» Given information:

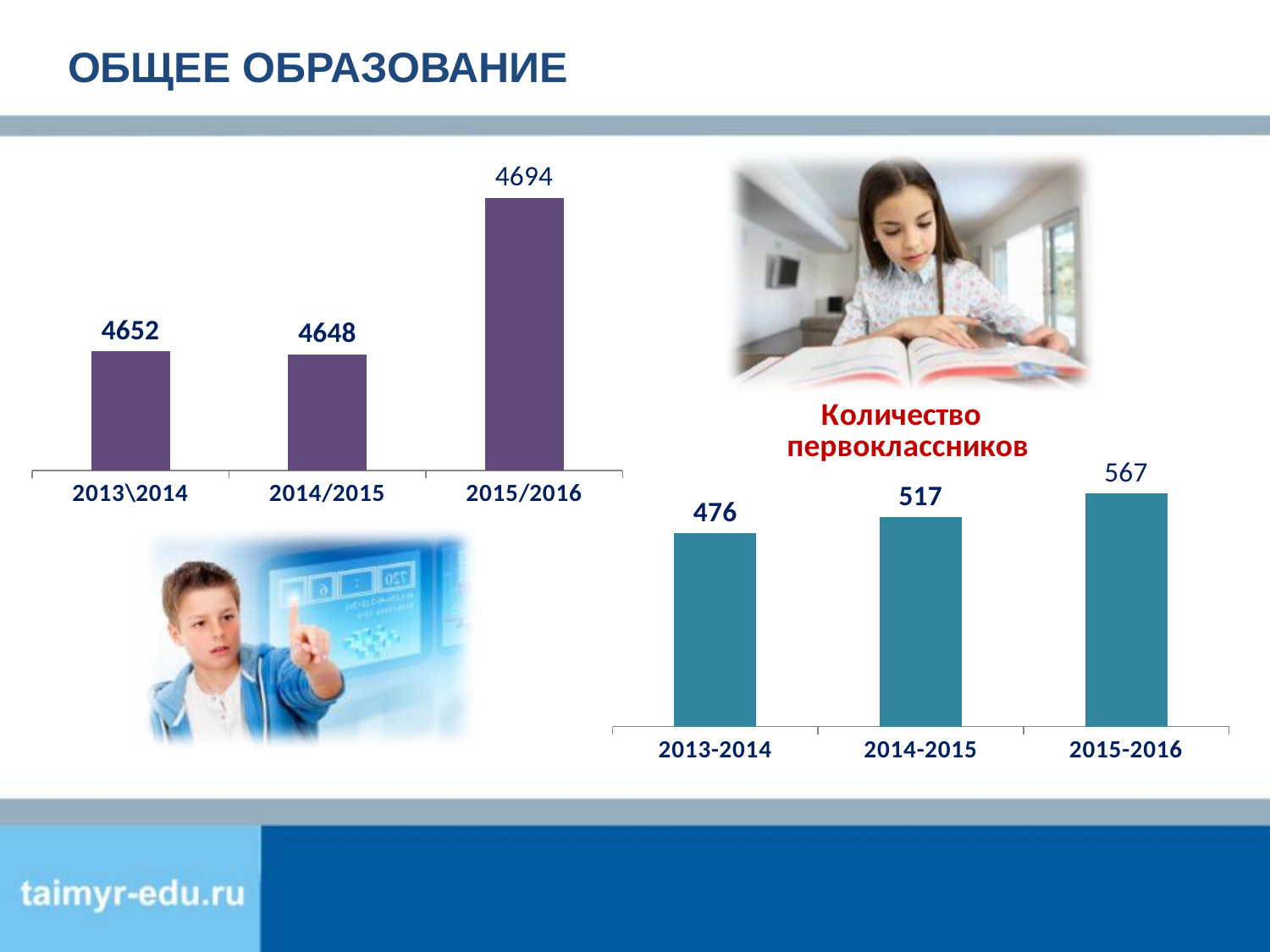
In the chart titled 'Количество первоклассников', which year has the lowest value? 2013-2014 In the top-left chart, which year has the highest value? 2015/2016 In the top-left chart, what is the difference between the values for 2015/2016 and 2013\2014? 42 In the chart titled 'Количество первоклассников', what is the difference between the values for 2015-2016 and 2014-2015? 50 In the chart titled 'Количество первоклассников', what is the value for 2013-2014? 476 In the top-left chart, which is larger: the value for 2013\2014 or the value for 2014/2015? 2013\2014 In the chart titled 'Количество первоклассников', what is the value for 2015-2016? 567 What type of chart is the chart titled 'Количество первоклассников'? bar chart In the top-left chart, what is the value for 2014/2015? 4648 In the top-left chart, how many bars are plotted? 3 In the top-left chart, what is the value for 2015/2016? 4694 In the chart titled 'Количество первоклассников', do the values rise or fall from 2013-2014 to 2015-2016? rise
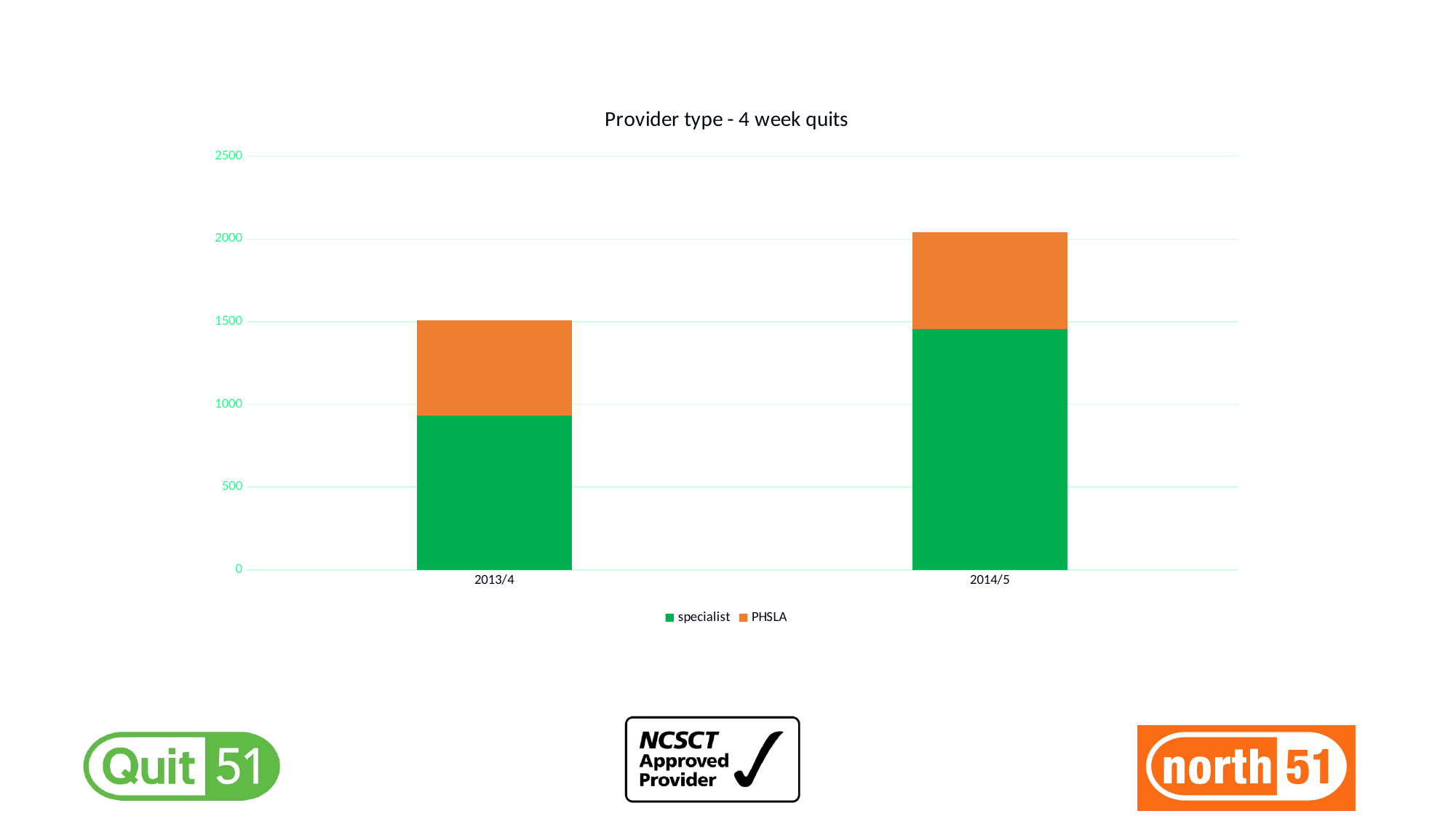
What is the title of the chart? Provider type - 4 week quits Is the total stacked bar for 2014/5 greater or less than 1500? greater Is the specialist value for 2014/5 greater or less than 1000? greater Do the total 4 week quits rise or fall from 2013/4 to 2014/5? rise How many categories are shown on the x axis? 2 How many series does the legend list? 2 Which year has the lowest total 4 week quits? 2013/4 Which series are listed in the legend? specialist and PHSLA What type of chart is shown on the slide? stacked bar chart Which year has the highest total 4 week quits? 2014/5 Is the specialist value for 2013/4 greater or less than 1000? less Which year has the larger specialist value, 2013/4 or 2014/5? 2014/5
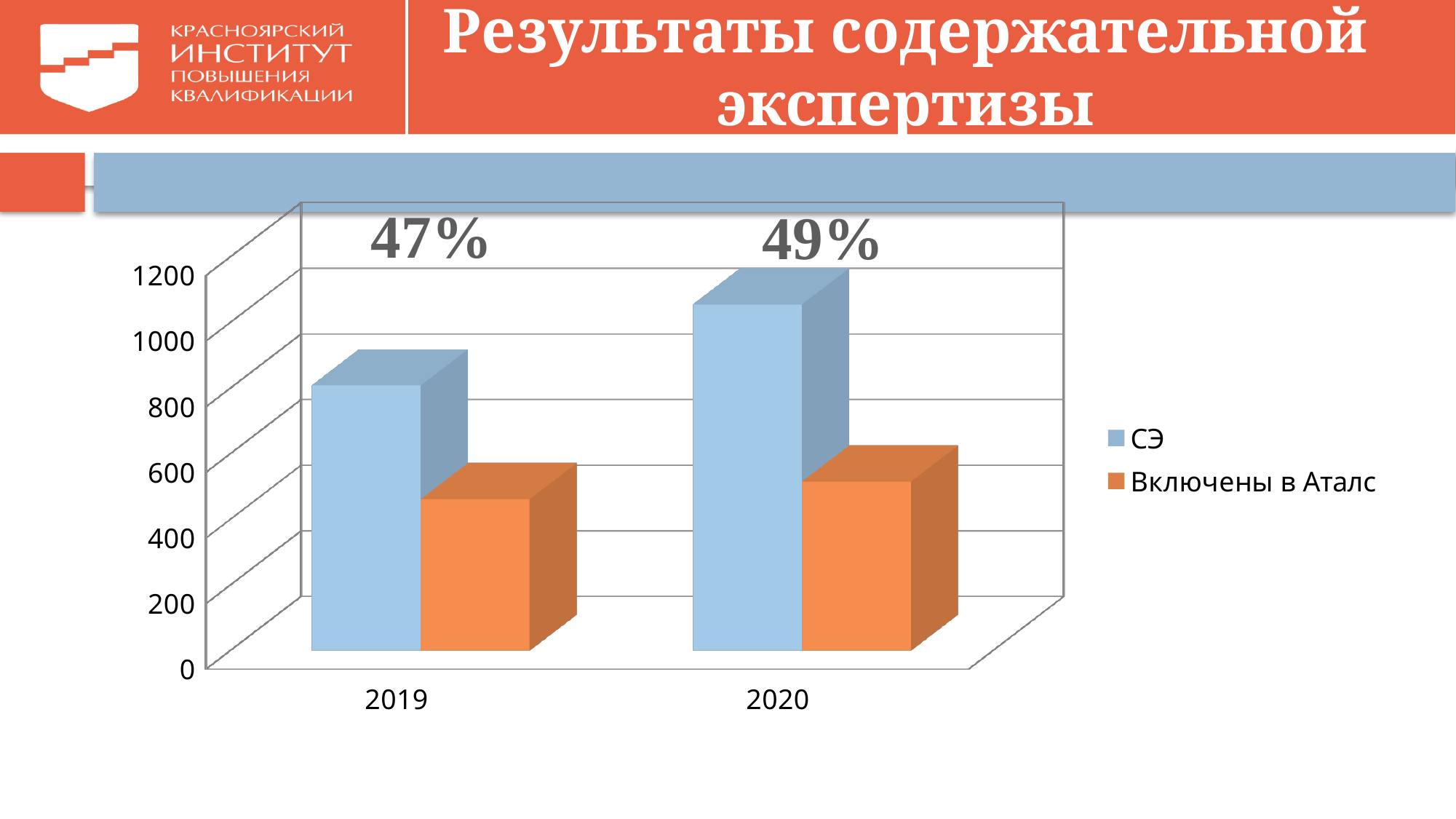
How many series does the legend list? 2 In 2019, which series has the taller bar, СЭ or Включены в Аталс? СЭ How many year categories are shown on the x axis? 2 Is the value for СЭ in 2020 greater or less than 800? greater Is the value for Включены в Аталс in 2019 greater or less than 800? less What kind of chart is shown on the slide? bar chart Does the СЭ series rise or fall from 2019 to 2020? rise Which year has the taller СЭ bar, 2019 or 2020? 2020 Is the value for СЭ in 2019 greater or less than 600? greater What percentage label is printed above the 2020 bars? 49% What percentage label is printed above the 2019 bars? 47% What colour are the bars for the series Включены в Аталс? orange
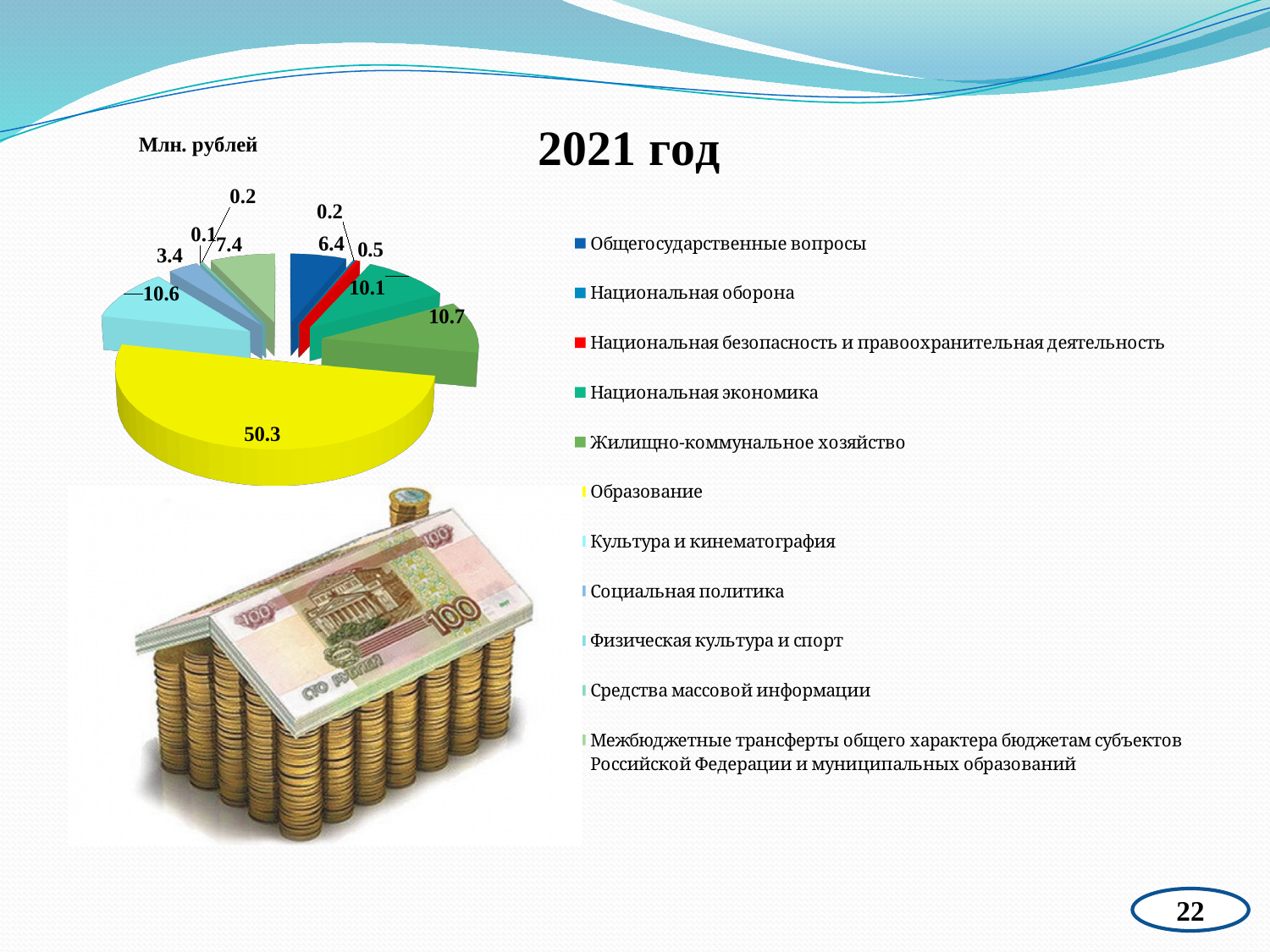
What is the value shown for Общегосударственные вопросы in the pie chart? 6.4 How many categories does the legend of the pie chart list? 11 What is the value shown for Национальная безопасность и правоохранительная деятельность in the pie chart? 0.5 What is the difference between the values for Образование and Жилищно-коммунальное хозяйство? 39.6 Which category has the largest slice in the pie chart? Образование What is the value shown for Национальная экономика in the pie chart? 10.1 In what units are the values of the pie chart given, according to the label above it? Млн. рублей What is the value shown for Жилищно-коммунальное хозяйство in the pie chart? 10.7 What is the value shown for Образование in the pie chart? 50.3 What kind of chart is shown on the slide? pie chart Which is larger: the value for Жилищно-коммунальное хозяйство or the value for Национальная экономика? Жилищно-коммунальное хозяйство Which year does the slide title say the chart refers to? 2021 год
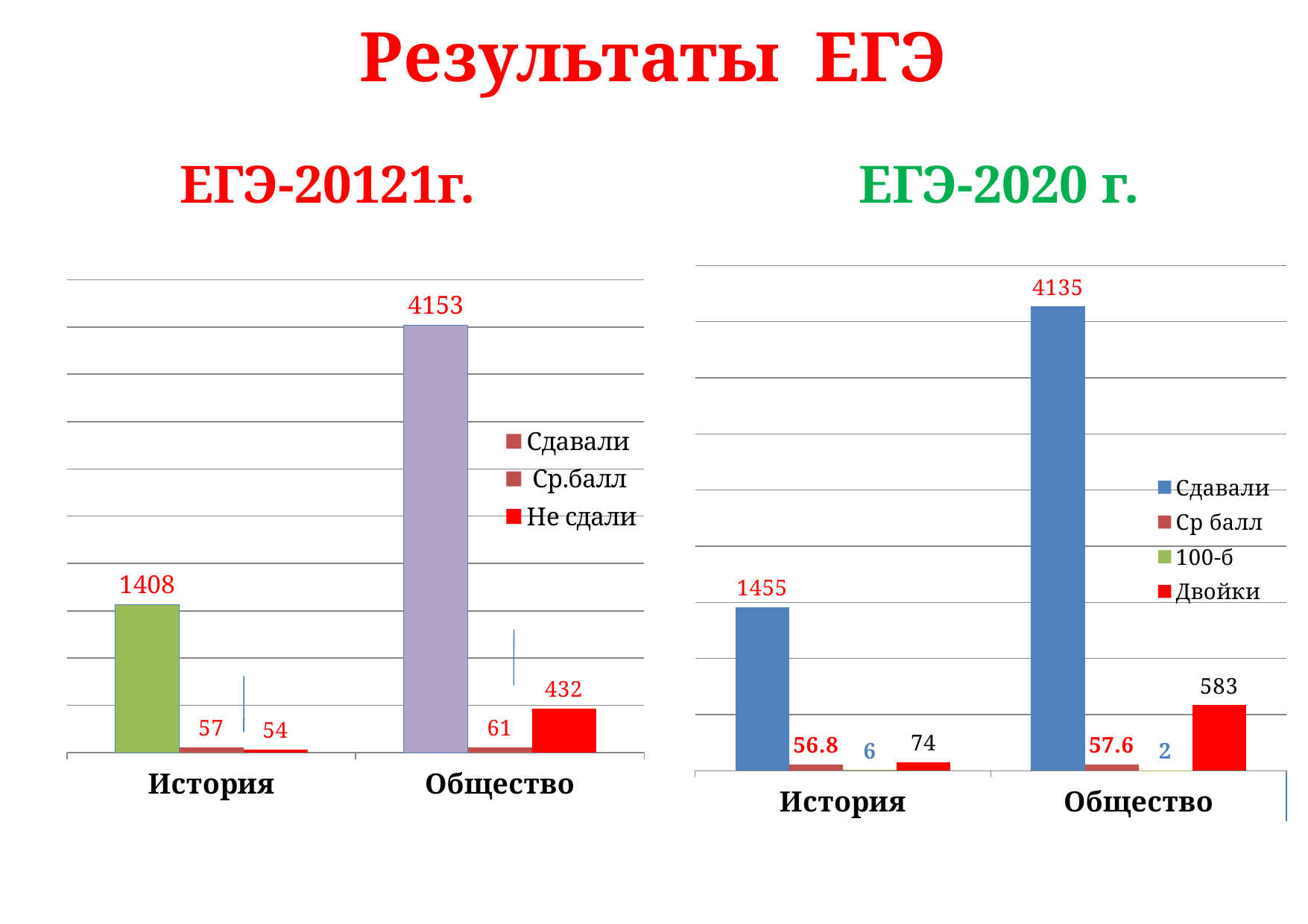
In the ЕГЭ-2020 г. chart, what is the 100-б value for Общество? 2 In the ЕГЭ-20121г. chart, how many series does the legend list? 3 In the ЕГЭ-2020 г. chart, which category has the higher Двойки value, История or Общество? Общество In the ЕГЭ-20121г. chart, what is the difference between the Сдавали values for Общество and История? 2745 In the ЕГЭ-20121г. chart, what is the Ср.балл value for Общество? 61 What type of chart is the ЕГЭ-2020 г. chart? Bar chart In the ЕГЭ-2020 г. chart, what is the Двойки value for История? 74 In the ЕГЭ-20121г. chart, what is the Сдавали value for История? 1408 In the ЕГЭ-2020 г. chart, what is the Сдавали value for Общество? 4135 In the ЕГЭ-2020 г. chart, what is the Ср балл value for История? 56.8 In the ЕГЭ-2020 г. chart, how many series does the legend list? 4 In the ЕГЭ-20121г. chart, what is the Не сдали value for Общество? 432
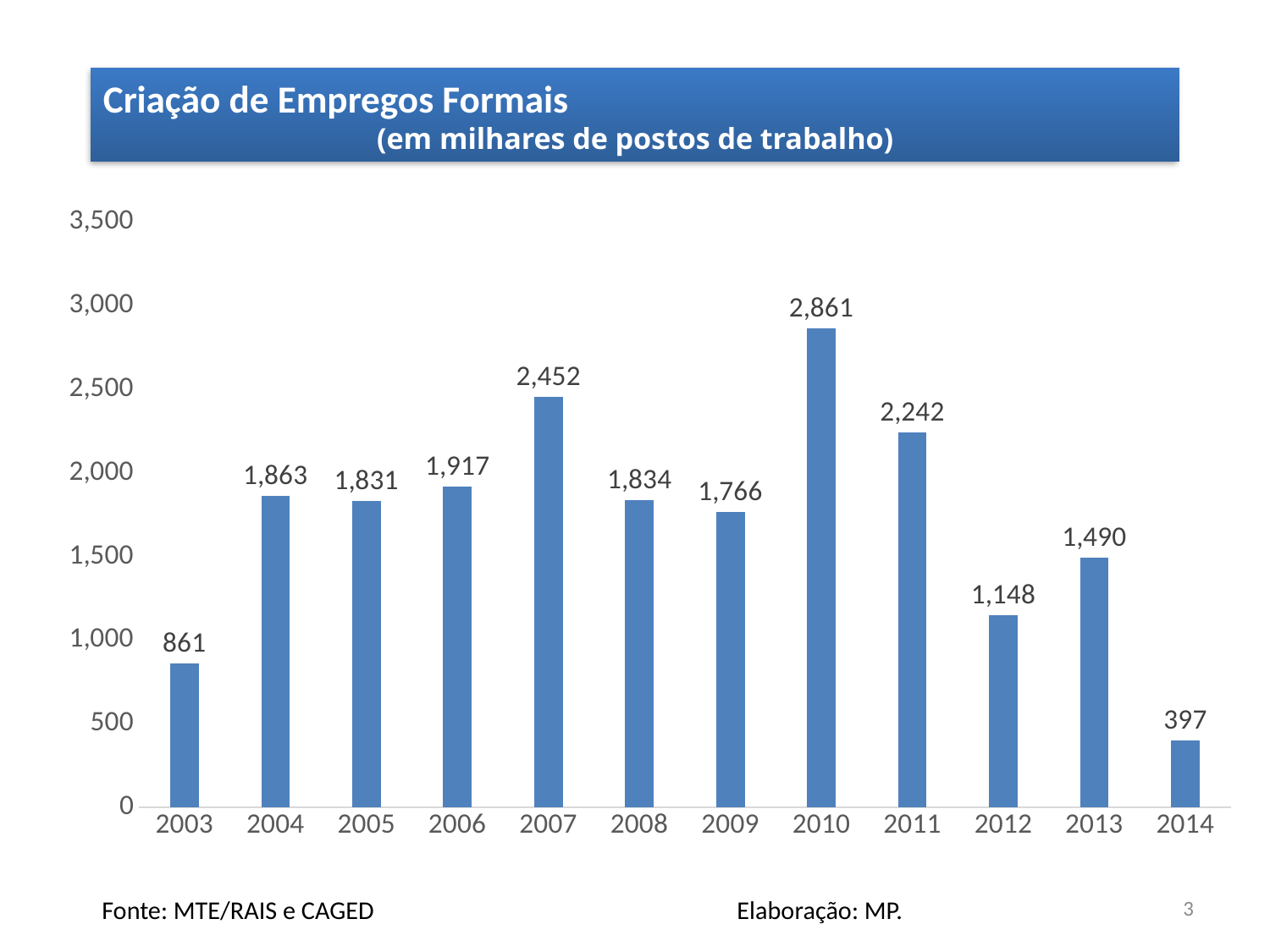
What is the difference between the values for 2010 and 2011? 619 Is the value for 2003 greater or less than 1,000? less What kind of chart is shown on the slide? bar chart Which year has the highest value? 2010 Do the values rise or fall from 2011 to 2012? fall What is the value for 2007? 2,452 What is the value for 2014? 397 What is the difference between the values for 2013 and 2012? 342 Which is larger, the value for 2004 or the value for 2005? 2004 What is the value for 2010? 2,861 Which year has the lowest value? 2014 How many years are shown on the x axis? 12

» What you should do: Give the entries from the line containing "What is the title" through the line containing "How many series does the legend list? 2 In" as a JSON list of strings, one string per line, skipping blank lines. Leave the pictures out.

» Exercise answer:
[
  "What is the title of the chart? Provider type - 4 week quits Is the total stacked bar for 2014/5 greater or less than 1500? greater Is the specialist value for 2014/5 greater or less than 1000? greater Do the total 4 week quits rise or fall from 2013/4 to 2014/5? rise How many categories are shown on the x axis? 2 How many series does the legend list? 2 Which year has the lowest total 4 week quits? 2013/4 Which series are listed in the legend? specialist and PHSLA What type of chart is shown on the slide? stacked bar chart Which year has the highest total 4 week quits? 2014/5 Is the specialist value for 2013/4 greater or less than 1000? less Which year has the larger specialist value, 2013/4 or 2014/5? 2014/5",
  "How many series does the legend list? 2 In 2019, which series has the taller bar, СЭ or Включены в Аталс? СЭ How many year categories are shown on the x axis? 2 Is the value for СЭ in 2020 greater or less than 800? greater Is the value for Включены в Аталс in 2019 greater or less than 800? less What kind of chart is shown on the slide? bar chart Does the СЭ series rise or fall from 2019 to 2020? rise Which year has the taller СЭ bar, 2019 or 2020? 2020 Is the value for СЭ in 2019 greater or less than 600? greater What percentage label is printed above the 2020 bars? 49% What percentage label is printed above the 2019 bars? 47% What colour are the bars for the series Включены в Аталс? orange"
]